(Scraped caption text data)
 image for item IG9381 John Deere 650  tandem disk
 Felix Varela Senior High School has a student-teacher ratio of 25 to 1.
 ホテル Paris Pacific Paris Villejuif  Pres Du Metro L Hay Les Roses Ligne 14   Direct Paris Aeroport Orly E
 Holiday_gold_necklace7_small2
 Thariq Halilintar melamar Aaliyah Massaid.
...
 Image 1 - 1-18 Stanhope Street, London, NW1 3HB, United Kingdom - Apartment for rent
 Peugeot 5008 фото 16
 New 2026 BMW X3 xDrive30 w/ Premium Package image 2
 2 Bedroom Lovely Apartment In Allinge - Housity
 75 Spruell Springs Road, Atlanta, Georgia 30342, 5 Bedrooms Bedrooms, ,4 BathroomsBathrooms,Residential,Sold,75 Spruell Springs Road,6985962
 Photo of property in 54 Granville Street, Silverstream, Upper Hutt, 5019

• The task
Using the data above, reproduce exactly the lines between those holding "75 Spruell Springs Road, Atlanta, Georgia" and "Photo of property", inclusive, and no others.

• Result of this exercise
 75 Spruell Springs Road, Atlanta, Georgia 30342, 5 Bedrooms Bedrooms, ,4 BathroomsBathrooms,Residential,Sold,75 Spruell Springs Road,6985962
 Photo of property in 54 Granville Street, Silverstream, Upper Hutt, 5019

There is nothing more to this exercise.